Lightweight lexical augmentation for robust transformer-based student feedback classification
摘要
Transformer-based models such as RoBERTa achieve state-of-the-art performance in text classification, yet their effectiveness is constrained in educational settings where annotated student feedback is limited, heterogeneous, and institution-specific. This study examines the extent to which a lightweight lexical augmentation strategy can enhance model robustness under such low-resource conditions. A minimal reversible perturbation, character-level inversion of a single randomly selected word per sentence is applied to expand a student feedback dataset without relying on external corpora or generative models. RoBERTa is fine-tuned under two conditions: using real data alone and using a combination of real and synthetically augmented samples. Empirical evaluation demonstrates statistically significant improvements with augmentation. Classification accuracy increases by 3.2%, the F1-score improves by 0.032, and final training loss decreases by approximately 32% (p < 0.05 via paired bootstrap resampling).
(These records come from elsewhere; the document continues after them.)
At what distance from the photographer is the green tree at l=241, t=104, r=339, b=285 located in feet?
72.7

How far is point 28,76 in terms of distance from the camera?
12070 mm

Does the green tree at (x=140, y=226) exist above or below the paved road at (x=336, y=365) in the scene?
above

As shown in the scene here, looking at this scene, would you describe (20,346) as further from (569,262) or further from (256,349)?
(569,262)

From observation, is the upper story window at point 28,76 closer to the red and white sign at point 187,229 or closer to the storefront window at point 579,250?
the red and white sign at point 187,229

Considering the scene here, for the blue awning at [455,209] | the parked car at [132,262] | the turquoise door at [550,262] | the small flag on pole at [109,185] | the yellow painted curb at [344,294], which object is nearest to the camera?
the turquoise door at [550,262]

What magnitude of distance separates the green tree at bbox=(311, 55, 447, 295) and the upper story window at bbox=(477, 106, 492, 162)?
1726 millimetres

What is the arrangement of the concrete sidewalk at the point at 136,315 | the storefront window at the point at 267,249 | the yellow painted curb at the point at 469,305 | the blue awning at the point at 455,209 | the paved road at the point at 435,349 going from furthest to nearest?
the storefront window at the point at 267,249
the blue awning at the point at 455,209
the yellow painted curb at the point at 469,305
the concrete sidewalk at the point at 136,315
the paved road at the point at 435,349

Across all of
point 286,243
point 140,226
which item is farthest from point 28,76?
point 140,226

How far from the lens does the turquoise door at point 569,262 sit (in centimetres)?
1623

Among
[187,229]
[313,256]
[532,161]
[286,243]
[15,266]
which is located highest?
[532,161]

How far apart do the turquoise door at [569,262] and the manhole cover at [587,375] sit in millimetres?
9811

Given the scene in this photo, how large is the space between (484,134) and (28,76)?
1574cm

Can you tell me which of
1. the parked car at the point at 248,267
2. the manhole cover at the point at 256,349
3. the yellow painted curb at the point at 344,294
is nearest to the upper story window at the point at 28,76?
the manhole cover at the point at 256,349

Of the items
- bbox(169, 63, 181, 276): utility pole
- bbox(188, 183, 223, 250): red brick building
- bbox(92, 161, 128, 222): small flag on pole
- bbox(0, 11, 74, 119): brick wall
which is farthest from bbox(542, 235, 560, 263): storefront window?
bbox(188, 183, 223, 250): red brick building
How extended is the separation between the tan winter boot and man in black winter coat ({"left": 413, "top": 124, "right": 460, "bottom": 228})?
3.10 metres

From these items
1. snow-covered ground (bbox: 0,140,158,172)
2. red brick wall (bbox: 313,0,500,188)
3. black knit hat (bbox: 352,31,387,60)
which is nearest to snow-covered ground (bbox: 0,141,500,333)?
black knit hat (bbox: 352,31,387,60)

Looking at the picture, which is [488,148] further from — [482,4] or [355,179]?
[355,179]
Confusion matrix analysis further reveals reductions in both false positives (–32.5%) and false negatives (–10.3%), indicating improved sensitivity and specificity in capturing subtle sentiment cues common in educational feedback. These findings show that controlled lexical perturbation despite its simplicity can regularize transformer models effectively, improving generalization without adding computational burden or semantic drift. The approach provides a practical and reproducible pathway for institutions seeking scalable solutions for automated feedback analysis, adaptive learning analytics, and student support systems in data-constrained environments.